Da müssen Sie Salzburg
verschlafen haben, wo die Prüfberichte unmittelbar nach der Fertigstellung und
den Gegenäußerungen über die Landeskorrespondenz veröffentlich werden, meine
Damen und Herren (GR Godwin Schuster: Aber Sie haben auch zugehört, wie
Minderheitsanträge behandelt werden!), und nicht mit bis zu einem
dreiviertel Jahr Verzögerung wie bei uns, wo der ressortzuständige Landesrat -
und das hat auch mein Vorredner schon erwähnt - bei nicht befolgten Anregungen
dies vor den Gremien zu verantworten hat (GR Kurt Wagner: Entscheidend ...!),
und wo der Direktor des Landesrechnungshofes ausgeschrieben und bei einem
Hearing bestellt wird und nicht (GR Godwin Schuster: Sie wissen genau, wer
das gemacht hat!), so wie hier, von Bürgermeisters Gnaden - Sie ersparen
sich sogar das Hearing! - vorgesetzt wird, meine Damen und Herren! (Beifall
bei der ÖVP. - GR Godwin Schuster: Genauso wie der Rechnungshofpräsident!)
Oder auch ... (GR Godwin Schuster: Eine totale
Identität mit der ...! - Weitere Zwischenrufe bei der SPÖ.) Was ist da
identisch? (GR Godwin Schuster: Der Klubobmann, der Klubchef der FPÖ in
Salzburg ist Landesrechnungshofpräsident geworden!
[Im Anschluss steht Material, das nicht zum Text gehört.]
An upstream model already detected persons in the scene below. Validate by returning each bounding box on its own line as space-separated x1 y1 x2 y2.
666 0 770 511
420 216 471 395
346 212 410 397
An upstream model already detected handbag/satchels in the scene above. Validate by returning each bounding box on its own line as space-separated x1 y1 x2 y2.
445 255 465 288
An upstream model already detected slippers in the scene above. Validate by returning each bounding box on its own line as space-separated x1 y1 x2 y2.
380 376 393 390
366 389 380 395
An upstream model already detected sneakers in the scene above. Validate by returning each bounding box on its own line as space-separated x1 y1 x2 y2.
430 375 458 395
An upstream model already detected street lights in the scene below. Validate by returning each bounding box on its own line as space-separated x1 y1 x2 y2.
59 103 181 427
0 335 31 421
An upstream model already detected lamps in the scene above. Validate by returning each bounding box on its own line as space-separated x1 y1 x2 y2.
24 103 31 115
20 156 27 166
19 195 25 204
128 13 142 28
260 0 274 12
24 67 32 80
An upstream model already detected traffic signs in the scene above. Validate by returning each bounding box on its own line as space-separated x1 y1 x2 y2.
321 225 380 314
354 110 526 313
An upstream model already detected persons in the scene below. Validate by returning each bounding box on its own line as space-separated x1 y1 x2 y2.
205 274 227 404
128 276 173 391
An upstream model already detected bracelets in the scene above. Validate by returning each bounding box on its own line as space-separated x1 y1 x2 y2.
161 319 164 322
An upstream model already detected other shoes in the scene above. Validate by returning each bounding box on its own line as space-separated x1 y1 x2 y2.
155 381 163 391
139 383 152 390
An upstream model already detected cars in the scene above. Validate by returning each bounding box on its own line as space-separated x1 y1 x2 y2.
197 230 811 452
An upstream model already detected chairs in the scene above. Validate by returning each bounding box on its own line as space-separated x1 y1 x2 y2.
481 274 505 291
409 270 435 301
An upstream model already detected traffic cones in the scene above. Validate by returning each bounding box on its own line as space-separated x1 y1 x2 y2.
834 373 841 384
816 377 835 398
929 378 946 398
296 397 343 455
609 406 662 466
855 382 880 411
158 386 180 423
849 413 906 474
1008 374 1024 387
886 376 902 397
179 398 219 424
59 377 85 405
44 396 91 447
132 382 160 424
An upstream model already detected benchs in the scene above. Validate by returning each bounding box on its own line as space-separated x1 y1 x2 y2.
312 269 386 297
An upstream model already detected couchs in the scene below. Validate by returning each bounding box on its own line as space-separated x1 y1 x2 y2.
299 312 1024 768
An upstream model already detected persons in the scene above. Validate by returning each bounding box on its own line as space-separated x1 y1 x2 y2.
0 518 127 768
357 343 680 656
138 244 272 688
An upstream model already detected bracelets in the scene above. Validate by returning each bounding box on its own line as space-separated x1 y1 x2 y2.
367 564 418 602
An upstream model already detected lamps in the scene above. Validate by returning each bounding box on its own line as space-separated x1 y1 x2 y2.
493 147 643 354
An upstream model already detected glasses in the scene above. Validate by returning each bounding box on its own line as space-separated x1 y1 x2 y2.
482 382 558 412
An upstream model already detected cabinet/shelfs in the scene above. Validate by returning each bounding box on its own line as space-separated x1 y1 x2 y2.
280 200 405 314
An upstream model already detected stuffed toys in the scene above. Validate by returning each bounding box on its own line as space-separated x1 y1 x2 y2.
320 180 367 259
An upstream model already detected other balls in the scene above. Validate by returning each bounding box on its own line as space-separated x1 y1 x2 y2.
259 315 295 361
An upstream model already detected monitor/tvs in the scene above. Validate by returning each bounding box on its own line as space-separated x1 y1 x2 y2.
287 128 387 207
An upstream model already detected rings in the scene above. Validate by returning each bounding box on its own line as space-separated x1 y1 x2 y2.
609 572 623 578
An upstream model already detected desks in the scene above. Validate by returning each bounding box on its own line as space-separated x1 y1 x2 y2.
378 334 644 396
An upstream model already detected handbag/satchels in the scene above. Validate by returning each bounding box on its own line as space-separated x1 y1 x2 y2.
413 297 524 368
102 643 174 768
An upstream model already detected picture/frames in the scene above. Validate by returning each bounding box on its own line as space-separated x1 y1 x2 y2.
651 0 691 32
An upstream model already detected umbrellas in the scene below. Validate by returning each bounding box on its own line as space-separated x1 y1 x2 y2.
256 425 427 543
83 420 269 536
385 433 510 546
So war das! Wenn wer sagt
...!) Ja, bei einer Ausschreibung und bei einem ausgedehnten Hearing, Herr
Kollege! Aber ich weiß, dass Sie das alles nicht wollen, weil Sie das lieber
sozusagen als Gnadenakt des Bürgermeisters hier hereinschießen wollen. (GR
Kurt Wagner: Da müssen Sie mit wem anderen geredet haben!)
Aber wir können gleich nach München weitergehen. Ich
bin neugierig, was Ihnen zu München einfällt. (Zwischenrufe bei der SPÖ.)
Gehen wir weiter nach München, wo es vordringlich um den U-Bahn-Bau ging, meine
Damen und Herren. Wieso man dort bei ähnlich schwierigen geologischen
Bedingungen und Verhältnissen billiger baut als in Wien, blieb ungeklärt. Aber
vielleicht hängt dies auch zusammen mit einem von uns oder in unseren Gefilden
nicht so vorhandenen standardisierten Bewertungsverfahren zur Objektivierung
des öffentlichen Nutzens, und wenn der Berechnungsfaktor nicht stimmt, mit
degressiven Zuschüssen von Land und Bund.
München kennt auch bei vergleichbaren Verhältnissen
und Umständen wie in Wien so etwas Unerhörtes wie einen
Korruptionsbeauftragten, einfach einen Ansprechpartner außerhalb des
Dienstweges, dem Bedienstete repressionslos Hinweise und Fingerzeige geben
können. (GR Harry Kopietz: Im Gegensatz zu München gibt es in Wien keine
Korruption!) Vom Einsatz des Europäischen Rechnungshofes in Luxemburg, der
jeden Subventionseuro rund um den Erdball verfolgen kann, kann man angesichts
hiesiger Kultursubventionsabrechnungen ohnehin nur träumen. (GR Mag Thomas
Reindl: ... keine sehr erfolgreiche, wenn Sie anschauen, was sich dort
abspielt!)
Das alles, meine Damen und Herren Ausschussmitglieder
von der SPÖ, haben Sie verschwitzt, verdrängt oder verschlafen. (GR Harry
Kopietz: Überhaupt nicht!) Wien ist im Vergleich nicht vorbildlich mit dem
System der schaumgebremsten Kontrolle (GR Godwin Schuster: Ihre Frage nach
dem Korruptionsbeauftragten ...!), der verspätet vorgelegten Berichte, der
Ignoranz der Kritisierten. Aber auch für das Kontrollamt, meine Damen und
Herren, dürfte eigentlich, sollte eigentlich der jetzige Zustand nicht das
Optimum dessen sein, was man sich vorstellen kann.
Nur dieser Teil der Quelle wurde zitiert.